The Melbourne family was put forward for consideration by eldest son, David.
Together with sons Stefan and Adrian, they have opened up their lives to the fly-on-the-wall series for SBS. The UK series on which it is based attracted considerable media with the frequently-amusing antics of an Indian-UK clan.
The Australian series is decidedly low-key by comparison, leaving some critics to label it as too dull. Should it have been more like Sylvania Waters after all?
Yet the aim was not to sensationalise the Cardamones, but show what makes an ordinary family of Italian-Aussies tick.
There are three generations showcased in the series, the boys, their parents and two “nonnas” –who add a traditional element to the more modern lifestyles embraced by the boys.
“We keep asking ‘What’s so interesting about is? Why would people want to watch us? We’re just an everyday family with a bit of an Italian influence in it,” says Cardamone.
“I asked David ‘Why do you want to go through this type of thing, what are you getting us into now?’ And he said, ‘I’m proud of our family, and proud of being Italian.’
“So when Angelo and I heard that we didn’t want to discourage that. We thought we’d give it a whirl and have a bit of fun.”
The show was filmed predominantly by a fixed rig of installed remote cameras.
“(Youngest son) Adrian just loved the cameras. They became his little mate, in his room,” she recalls.
“I’d go to work, the gym and go for a walk, but the microphones were a bit of a menace, always having to put them on and switching batteries. I’d never make an actress.”
Aside from bathrooms and toilets, few areas were considered out of bounds to cameras. Bedrooms had a voluntary “kill-switch” for intimate moments. A crew occasionally filmed backyard scenes that were less accessible.
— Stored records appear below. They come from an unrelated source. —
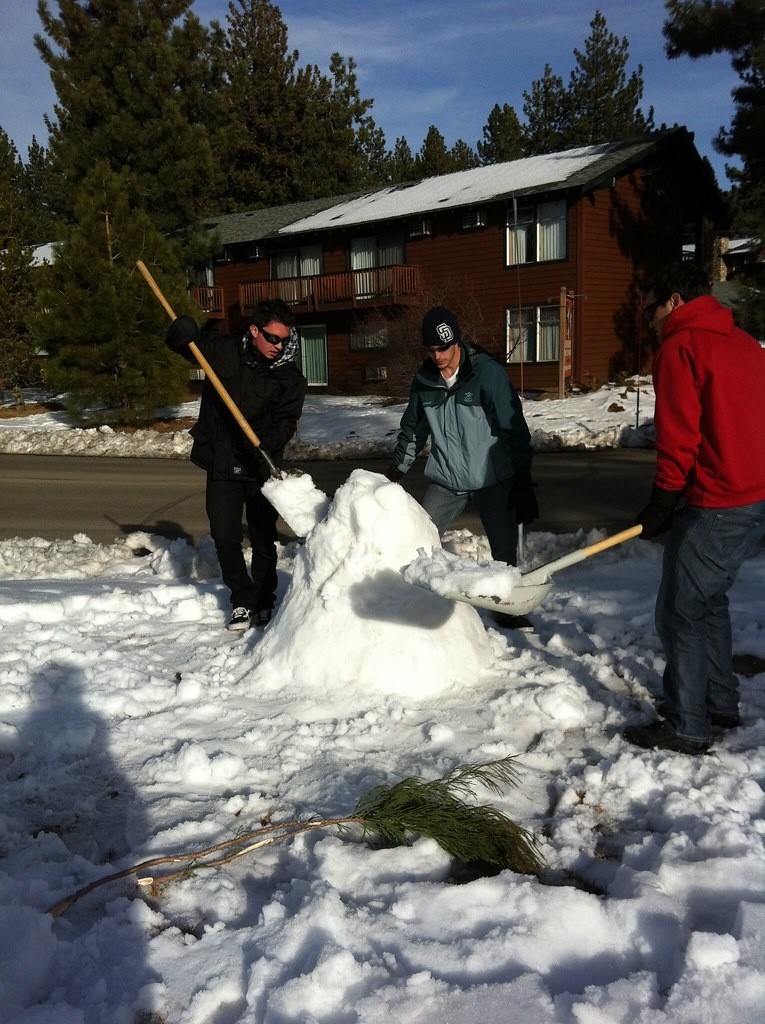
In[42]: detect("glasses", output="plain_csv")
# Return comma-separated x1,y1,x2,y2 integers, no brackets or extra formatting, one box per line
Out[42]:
641,301,659,324
255,327,291,348
424,344,452,353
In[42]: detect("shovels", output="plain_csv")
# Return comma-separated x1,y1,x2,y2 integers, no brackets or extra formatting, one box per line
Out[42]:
136,258,332,537
399,524,641,617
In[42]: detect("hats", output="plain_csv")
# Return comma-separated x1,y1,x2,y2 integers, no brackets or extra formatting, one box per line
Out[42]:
421,306,463,347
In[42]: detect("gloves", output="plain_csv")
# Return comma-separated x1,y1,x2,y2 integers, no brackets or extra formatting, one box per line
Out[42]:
171,313,198,346
253,431,274,462
635,481,688,540
506,471,540,524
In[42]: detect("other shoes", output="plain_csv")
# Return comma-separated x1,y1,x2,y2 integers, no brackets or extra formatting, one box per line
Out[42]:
657,702,740,729
624,719,711,755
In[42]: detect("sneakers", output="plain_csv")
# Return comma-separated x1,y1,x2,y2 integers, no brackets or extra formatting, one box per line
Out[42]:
256,606,273,626
227,607,254,630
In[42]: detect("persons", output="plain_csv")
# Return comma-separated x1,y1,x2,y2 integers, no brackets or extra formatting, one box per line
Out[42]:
387,303,539,630
166,298,308,632
628,262,765,752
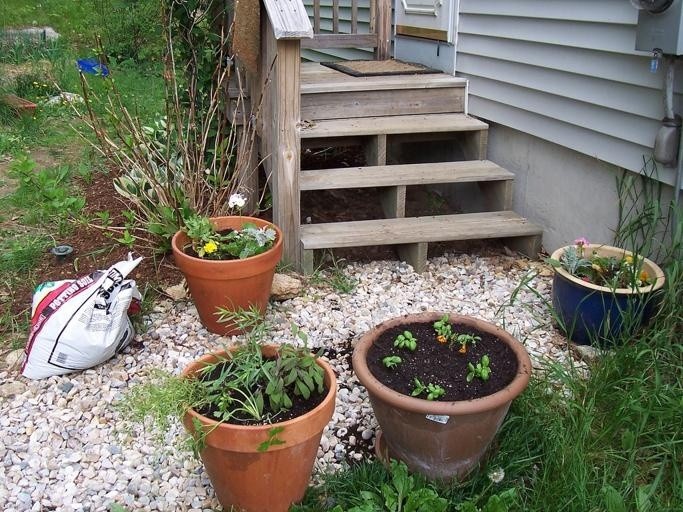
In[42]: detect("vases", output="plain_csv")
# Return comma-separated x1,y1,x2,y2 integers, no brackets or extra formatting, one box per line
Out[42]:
548,242,664,345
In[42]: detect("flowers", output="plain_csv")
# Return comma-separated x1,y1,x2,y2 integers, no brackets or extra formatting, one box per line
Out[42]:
572,237,648,285
184,192,271,256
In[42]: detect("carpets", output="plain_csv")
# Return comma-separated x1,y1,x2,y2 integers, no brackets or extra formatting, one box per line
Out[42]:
319,57,442,76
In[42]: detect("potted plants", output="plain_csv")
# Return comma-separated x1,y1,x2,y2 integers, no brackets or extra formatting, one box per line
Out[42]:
351,311,532,479
172,216,284,335
115,303,338,512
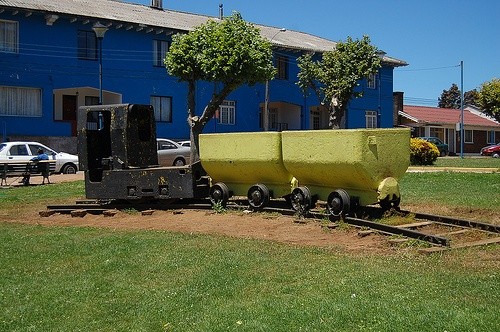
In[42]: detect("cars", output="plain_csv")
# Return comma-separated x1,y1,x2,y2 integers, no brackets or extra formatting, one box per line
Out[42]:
418,137,448,156
480,143,500,158
155,138,193,167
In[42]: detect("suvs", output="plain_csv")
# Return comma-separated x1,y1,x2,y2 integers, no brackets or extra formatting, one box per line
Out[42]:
0,142,79,175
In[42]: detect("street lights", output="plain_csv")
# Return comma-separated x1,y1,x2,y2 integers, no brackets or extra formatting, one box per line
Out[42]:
262,29,287,131
89,23,107,103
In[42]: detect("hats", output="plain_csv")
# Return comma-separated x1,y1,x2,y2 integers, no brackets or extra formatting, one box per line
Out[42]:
37,148,43,154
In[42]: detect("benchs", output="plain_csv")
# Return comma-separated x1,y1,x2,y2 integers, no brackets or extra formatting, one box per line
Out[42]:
0,160,57,189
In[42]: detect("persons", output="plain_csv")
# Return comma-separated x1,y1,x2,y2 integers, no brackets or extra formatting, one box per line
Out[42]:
18,147,50,185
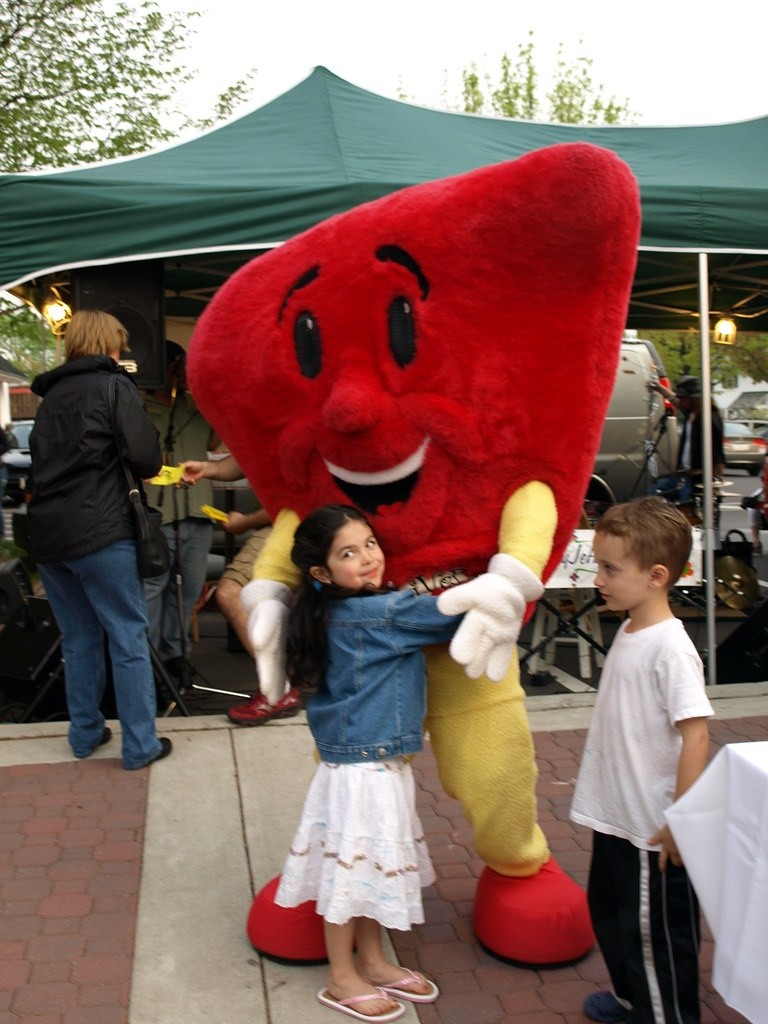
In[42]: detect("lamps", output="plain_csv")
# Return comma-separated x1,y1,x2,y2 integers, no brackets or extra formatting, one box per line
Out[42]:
41,294,73,335
713,306,738,345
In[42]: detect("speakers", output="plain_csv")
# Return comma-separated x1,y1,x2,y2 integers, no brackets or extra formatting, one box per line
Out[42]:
69,262,170,395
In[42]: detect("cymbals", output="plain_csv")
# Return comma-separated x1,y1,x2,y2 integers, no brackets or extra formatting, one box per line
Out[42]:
694,489,742,497
695,481,735,489
714,555,759,609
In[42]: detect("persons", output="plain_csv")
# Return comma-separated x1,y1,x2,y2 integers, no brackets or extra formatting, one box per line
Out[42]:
747,471,768,553
273,502,467,1023
647,376,725,530
0,310,301,770
569,496,715,1024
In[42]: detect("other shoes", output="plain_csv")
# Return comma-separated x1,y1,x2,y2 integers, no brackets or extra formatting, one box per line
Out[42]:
582,992,640,1024
146,736,172,766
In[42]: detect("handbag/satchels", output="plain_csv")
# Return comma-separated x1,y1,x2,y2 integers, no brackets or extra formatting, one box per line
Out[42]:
136,507,172,578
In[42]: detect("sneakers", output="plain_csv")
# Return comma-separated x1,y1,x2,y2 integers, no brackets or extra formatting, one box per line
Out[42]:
225,689,300,725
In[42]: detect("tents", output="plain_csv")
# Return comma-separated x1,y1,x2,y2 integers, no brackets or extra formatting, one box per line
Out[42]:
0,66,768,687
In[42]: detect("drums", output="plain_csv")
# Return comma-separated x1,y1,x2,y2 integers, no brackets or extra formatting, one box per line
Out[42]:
583,473,618,527
647,468,703,525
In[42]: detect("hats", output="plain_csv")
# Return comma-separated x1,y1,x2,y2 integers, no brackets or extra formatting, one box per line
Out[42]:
672,375,702,397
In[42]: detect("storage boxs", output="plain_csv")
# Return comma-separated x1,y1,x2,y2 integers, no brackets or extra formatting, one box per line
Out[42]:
544,526,703,586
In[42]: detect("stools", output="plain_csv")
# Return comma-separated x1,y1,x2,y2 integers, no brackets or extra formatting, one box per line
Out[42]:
528,587,605,678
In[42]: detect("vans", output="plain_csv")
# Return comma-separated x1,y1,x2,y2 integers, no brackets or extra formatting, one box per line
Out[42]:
572,337,680,531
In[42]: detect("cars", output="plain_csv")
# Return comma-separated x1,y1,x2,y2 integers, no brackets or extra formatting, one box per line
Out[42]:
0,421,37,501
719,422,767,476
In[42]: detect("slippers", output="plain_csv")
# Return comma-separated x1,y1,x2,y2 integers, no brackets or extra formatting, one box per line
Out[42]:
374,958,441,1004
75,726,111,758
317,984,406,1023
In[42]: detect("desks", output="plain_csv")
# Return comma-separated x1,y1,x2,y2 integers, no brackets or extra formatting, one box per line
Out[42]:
518,585,608,666
662,739,768,1024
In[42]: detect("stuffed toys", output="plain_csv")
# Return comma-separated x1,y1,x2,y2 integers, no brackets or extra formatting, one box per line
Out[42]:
184,140,641,969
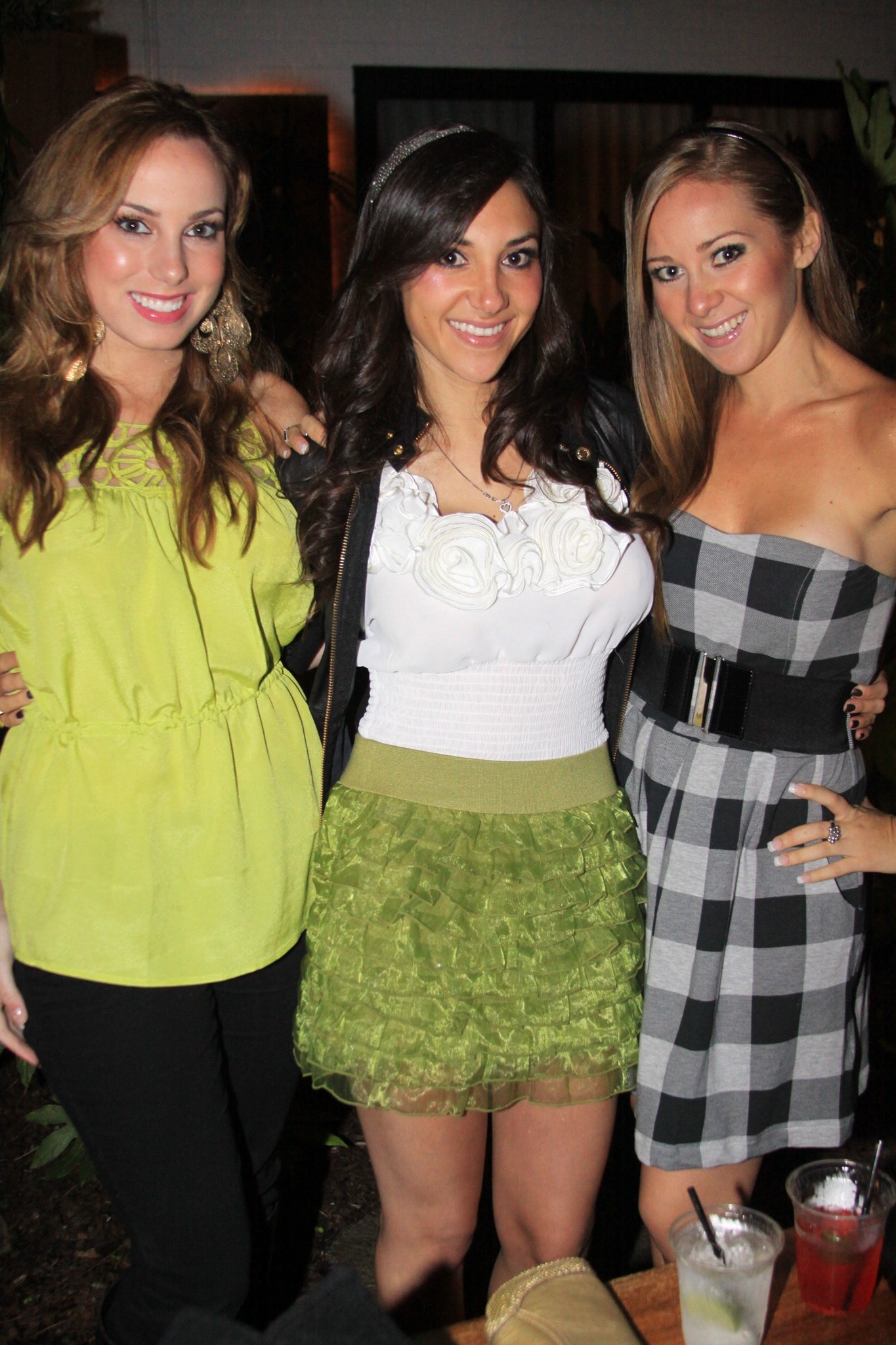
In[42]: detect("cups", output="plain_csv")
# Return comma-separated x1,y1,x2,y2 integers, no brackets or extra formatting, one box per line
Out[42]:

Episodes packaged for SBS are linked by themes, such as the subject of sex, study, or planning a surprise party.
“We had issues with Stefan, and with David with the girlfriend sleeping over, but they’re issues everyone has. It’s how you deal with it. I’ve got friends who say ‘I don’t know how you do it’ because, they’re not allowed to sleep together in our house. But we just do,” she says.
After three months of being monitored, Josie admits she got so used to the experiment that it had a surprising effect on her.
“People asked us, ‘How did you feel when the cameras were gone?” and we actually missed them. We missed the crew,” she says.
“But we just always kept saying ‘Why would you want to film us?”
the family airs 8:30pm Thursdays on SBS ONE.